§ Exercise requirements:
Could you retype the lines below, starting at the line holding "Fast mobile search." and stopping at the line holding "4pcs Christmas Headband", inclusive? Copy them exactly and drop the images.

§ Input data:

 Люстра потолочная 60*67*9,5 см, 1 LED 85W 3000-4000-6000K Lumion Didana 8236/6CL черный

* * *

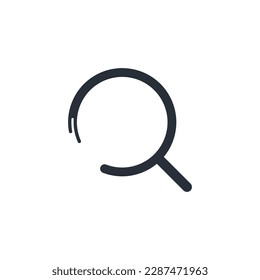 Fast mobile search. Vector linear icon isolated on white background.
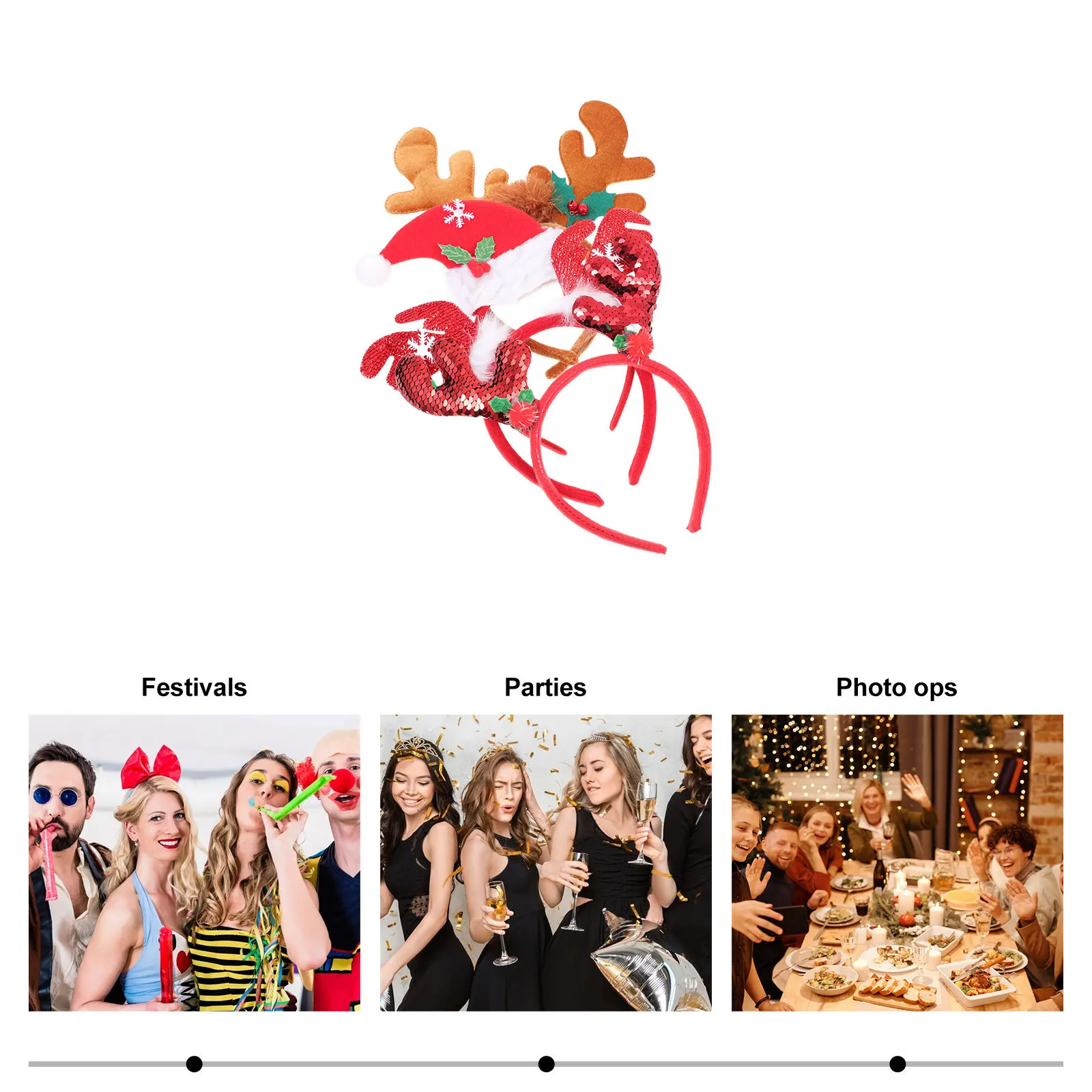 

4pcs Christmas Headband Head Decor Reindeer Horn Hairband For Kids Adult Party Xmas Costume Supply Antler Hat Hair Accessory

==

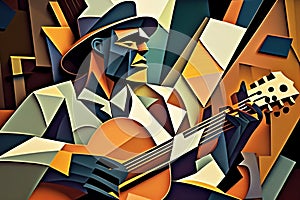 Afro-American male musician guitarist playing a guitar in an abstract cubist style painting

§ Answer to the exercise:
 Fast mobile search. Vector linear icon isolated on white background.

4pcs Christmas Headband Head Decor Reindeer Horn Hairband For Kids Adult Party Xmas Costume Supply Antler Hat Hair Accessory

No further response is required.